* _TEKS KUTIPAN_:
--------------------------------------------------

Ada Apa Dibalik Kenaikan PPN 12%?

Ada apa dibalik kenaikan ppn 12_20250108_103747_0000

Oleh : Epi Lisnawati SP, MPd

 

Lensa Media News – Pajak Pertambahan Nilai (PPN) di Indonesia telah dinaikkan secara bertahap, dari 10% menjadi 11% pada April 2022. Kemudian naik menjadi 12% mulai 1 Januari 2025. Gelombang penolakan terhadap kebijakan ini terus diaruskan. Rakyat menolak kenaikan PPN ini karena akan semakin membebani perekonomian rakyat yang sudah kian terpuruk. Akhirnya pemerintah memutuskan tetap menaikkan PPN 12% hanya untuk barang-barang mewah. Hanya saja walaupun kenaikan PPN 12% tidak berlaku untuk semua barang dan jasa tapi harga barang dan jasa sudah terlanjur naik.

Kenaikan harga barang dan jasa ini menyebabkan menurunnya daya beli masyarakat. Konsumsi menurun karena masyarakat mengurangi pengeluaran. Penjualan berkurang, memaksa produsen mengurangi produksi. Pengurangan tenaga kerja dan ancaman Pemutusan Hubungan Kerja (PHK) menjadi konsekuensi yang tidak terelakkan. Dampak ini menciptakan lingkaran setan ekonomi yang berpotensi memperlambat pertumbuhan ekonomi dan mempengaruhi stabilitas bisnis serta industri.

Kenaikan PPN 12% menurut Peraturan Menteri Keuangan Nomor 15 Tahun 2023 tentang PPN 12% untuk barang mewah meliputi : Pertama hunian mewah yaitu rumah mewah (Rp30 miliar+), apartemen, kondominium dan town house. Kedua, kendaraan udara, balon udara pesawat udara tanpa tenaga penggerak, helikopter, pesawat udara lainnya (selain angkutan udara niaga). Ketiga senjata api, peluru senjata api, senjata artileri, revolver, pistol (kecuali untuk keperluan negara). Keempat Kendaraan Laut yaitu Kapal pesiar, Yacht (kecuali angkutan umum). Kelima lainnya yaitu kendaraan bermotor yang dikenakan PPNBM.

--------------------------------------------------

* _CUPLIKAN DATA_:
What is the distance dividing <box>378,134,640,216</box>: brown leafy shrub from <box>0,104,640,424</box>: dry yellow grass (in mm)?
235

--------------------------------------------------

* _KETENTUAN LATIHAN_: Lanjutkan tulisan tentang kenaikan PPN 12% mulai dari sesudah kalimat terakhirnya. Data tersebut tidak dipakai sama sekali dalam latihan ini.

* _JAWABAN TUGAS_:
Perubahan keputusan ini menurut pengamat ekonomi dari Center of Economic and Law Studies (CELIOS), Bhima Yudhistira, menunjukkan presiden tak ingin dianggap gagal dan tak berpihak pada rakyat dalam 100 hari pertama dirinya menjabat sebagai presiden. Prabowo juga hendak menunjukkan kepada publik dan menteri-menterinya bahwa yang menentukan keputusan adalah dirinya dan kebijakannya pro rakyat.

Pemerintah juga membuat kebijakan pemberian paket stimulus kepada masyarakat yang nilainya mencapai Rp38,6 triliun. Stimulus itu diberikan dalam bentuk bantuan beras kepada 16 juta penerima bantuan pangan yang masing-masing memperoleh 10 kilogram selama dua bulan yakni Januari-Februari 2025.

Kemudian ada juga diskon listrik 50% bagi pelanggan rumah tangga dengan daya 2.200 volt ampere (VA) dalam periode Januari-Februari 2025. Ada pula insentif Pajak Penghasilan (PPh) 21 ditanggung pemerintah untuk pekerja di sektor padat karya dengan gaji hingga Rp10 juta per bulan yang berlaku mulai 1 Januari 2025. Pembebasan PPh bagi UMKM beromzet kurang dari Rp500 juta per tahun. ( BBC news.com 1 Januari 2025).

Program stimulus ini hanya bersifat sementara yaitu dua bulan saja tidak sebanding dengan beban kehidupan rakyat yang semakin berat. Selanjutnya rakyat akan terus menerus terbebani dengan kesulitan ekonomi yang semakin mencekik. Semua program stimulus ini dibiayai negara yang diperoleh dari pajak dan utang luar negeri. Maka utang luar negeri pun semakin membengkak hal ini tentu akan memperberat beban Anggaran Pendapatan dan Belanja Negara (APBN). Ketergantungan negara pada pajak dan utang luar negeri sebagai sumber pendapatan utama juga berpotensi berdampak buruk pada perekonomian Indonesia di masa depan.

Indonesia merupakan negara dengan sumber daya alam melimpah, ironisnya bergantung pada pajak dan membebani rakyat, bukan memanfaatkan sumber daya alam untuk kesejahteraan. Oligarki mengeksploitasi sumber daya alam untuk kepentingan pribadi, mendapat kemudahan akses kebijakan dan tax amnesty. Sementara itu, korupsi merajalela karena penegakkan hukum yang lemah, memperburuk Anggaran Pendapatan dan Belanja Negara (APBN). Ini mencerminkan kegagalan tata kelola negara akibat sistem kapitalisme sekuler yang tidak adil dan tidak transparan.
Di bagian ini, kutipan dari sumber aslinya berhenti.